The functional enrichment analyses for the predicted target genes for each miRNA cluster from the miRNA microarray study often showed enrichment for “cancer” related themes, which is likely indirectly reflecting proliferative potential, and also enrichment for the related terms transcription factor regulation and proliferative activity. Thus, there is a consistent functional theme relating to regulation of proliferation in the predicted target genes of the differentially expressed miRNA. One of the difficulties in the biological interpretation of miRNA data relates to the abundance of a miRNA, its mRNA targets and the effects of competing miRNA, which together interplay in a complex manner to regulate gene expression. Therefore, understanding the enriched biological themes in the current investigation will require functional modulation of multiple miRNA in an appropriate cell culture model of cardiomyocyte cell proliferation and differentiation, coupled with biochemical validation of putative miRNA target genes.

Conclusion

This study has identified miRNA and their target genes associated with cardiac development across late gestation and into postnatal life in sheep, thereby isolating the transition of cardiomyocytes to quiescence that occurs in late gestation from the major physiological and biochemical changes that occur after birth. The investigation has identified a number of clusters of differentially expressed miRNA, some of which are consistent in timing with the suppression of cardiomyocyte proliferation, which occurs across the last third of gestation in sheep. The present study is also consistent with a coordinated and complex role of miRNA in the regulation of cardiomyocyte quiescence. The study identified substantial differences between sheep and rodent cardiac development that may reflect species differences underpinning the very different timing relative to birth of cardiomyocyte quiescence in these species. Importantly, through the use of miRNA microarrays, the current study highlights the potential involvement of many miRNA in the coordination of this pivotal developmental transition.

Methods

All experiments were performed according to guidelines of both the University of Adelaide and the University of South Australia Animal Ethics Committees.

Experimental protocol

Selection of gestational age groups

In sheep before 100 days gestation (term, 150 ± 3 d gestation) all cardiomyocytes in the heart of the fetus are mononucleated and capable of proliferation, thereafter binucleation begins and hypertrophy becomes the predominant driver of cardiac growth [32, 33]. Therefore, we chose for analysis a gestational age when all cardiomyocytes were mononucleated (91 days; Fetal (F)90; n = 6; Fig. 8), gestational ages when the proportion of mononucleated cardiomyocytes will be decreasing (120 (F120) and 140 (F140) days; n = 8 and 6, respectively) and after birth when the majority of cardiomyocytes are quiescent, but undergoing metabolic maturation and hypertrophy (5 (postnatal (P)5), 21 (P21) and 173 (P173) days of age; n = 6, 6 and 9, respectively).
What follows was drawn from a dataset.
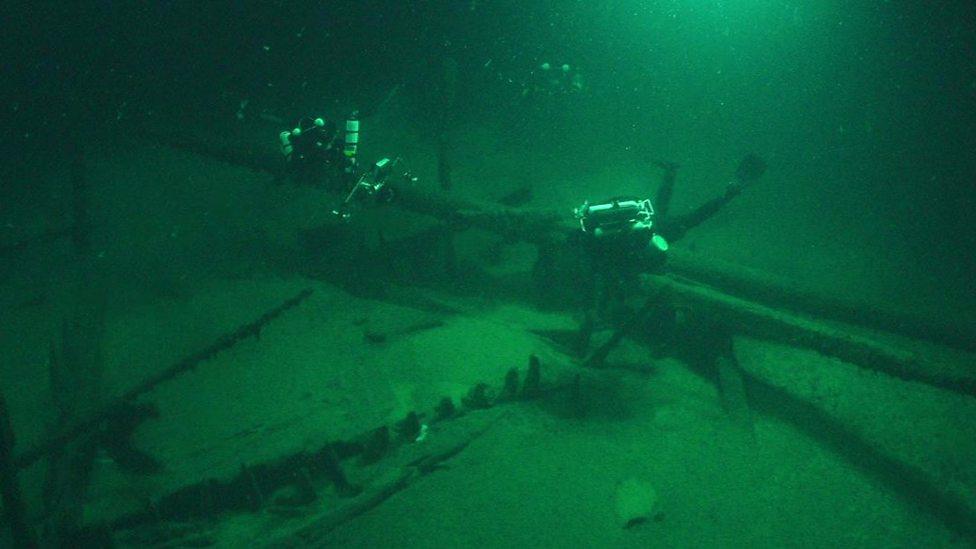 Scientists find 1,000-year-old shipwrecks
For the expression of previously identified miRNA and target genes, quantitative real-time RT-PCR (qRT-PCR) was performed at each time point. For global miRNA expression, miRNA microarray analysis was performed using a subset of three animals from each of the following time points F91, F140, P5 and P173.
Fig. 8

Timing of cardiomyocyte maturation in sheep and experimental design. Fetal and postnatal time points corresponding to the transition of cardiomyocytes from mononucleated and proliferative to quiescent and hypertrophic were chosen to analyse the expression of miRNA in the left ventricle by either qRT-PCR (^) or miRNA microarray (*)

Tissue collection

For fetal time points (F21, F120 and F140), pregnant ewes were humanely killed with an overdose of sodium pentobarbitone (25 ml; 325 mg/mL; Virbac Aus, Peakhurst, Australia) and fetuses were delivered by hysterotomy, weighed and decapitated. For postnatal time points (P5, P21 and P173), lambs were humanely killed with an overdose of sodium pentobarbitone (as above). The heart was dissected, weighed and a consistent section of tissue from the free wall of the left ventricle was flash frozen in liquid nitrogen and stored at −80 °C for miRNA and mRNA analyses.
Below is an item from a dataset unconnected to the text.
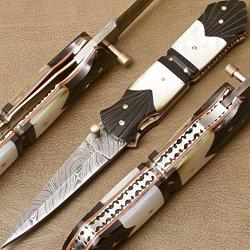 Custom Made Damascus Steel Folding Pocket Knife (Liner Lock) Gi-129,131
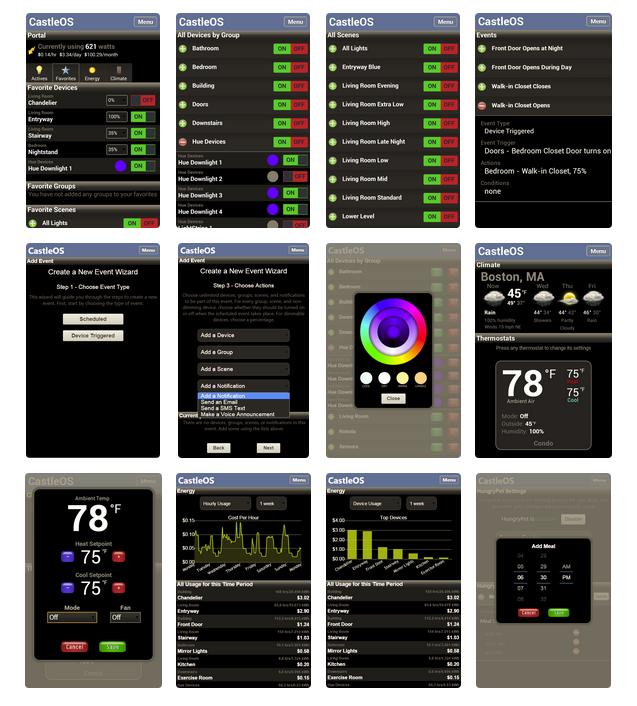 A Selection of CastleOS App Screenshots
Extraction of miRNA and mRNA

Total RNA from the left ventricle (~50 mg) was extracted using the miRNeasy Mini Kit (QIAGEN Pty Ltd, Doncaster, Australia). The miScript II RT Kit (QIAGEN Pty Ltd, Doncaster, Australia) with the miScript HiFlex Buffer was used to convert RNA into cDNA from 1 μg of purified RNA [55].

Targeted measurement of miRNA and mRNA expression using qRT-PCR

miRNA expression

cDNA was synthesised using miScript II RT kit (QIAGEN Pty Ltd, Doncaster, Australia) following manufacturer’s instructions [55]. Controls containing no miScript II RT mix (NAC) and no RNA transcript (NTC) were used to test for genomic DNA and reagent contamination, respectively.
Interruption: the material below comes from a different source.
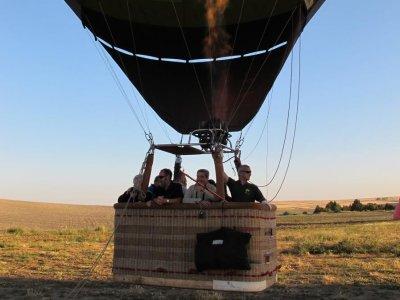 Balloon Flight Aranjuez + HQ Video, Photos, Brunch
The reference miRNA (miR-26b, MS00009233; miR-92-1, MS00006594 and SNORD61-1, MS00033705, QIAGEN Pty Ltd, Doncaster, Australia)) were selected based on expression analysis using the geNorm component of the qBase relative quantification analysis software [56], because their expression was stable across samples [57]. The relative expression of miR-133a (MS00031423, QIAGEN Pty Ltd, Doncaster, Australia), the miR-15 family (miR-15a, MS00008785; miR-15b, MS00008799; miR-16, MS00031493; miR-195, MS00008953; miR-497, MS00031906; QIAGEN Pty Ltd, Doncaster, Australia), miR-199a (MS00007602; QIAGEN Pty Ltd, Doncaster, Australia) and miR-590 (MS00010269; QIAGEN Pty Ltd, Doncaster, Australia) were measured using quantitative real-time reverse transcription PCR (qRT-PCR) on an ABI ViiA7 (PE Applied Biosystems, Foster City, CA). miScript Primer Assays were used in conjunction with the miScript SYBR Green PCR Kit (QIAGEN Pty Ltd, Doncaster, Australia). Expression of each miRNA relative to the three stable reference miRNA was calculated using DataAssist Software 3.0 (PE Applied Biosystems, Foster City, CA) [56] and was expressed as mean normalised expression (MNE).

mRNA expression

cDNA was synthesized as previously described [58]. Controls containing no Superscript III (NAC) and no RNA transcript (NTC) were used to test for genomic DNA and reagent contamination, respectively.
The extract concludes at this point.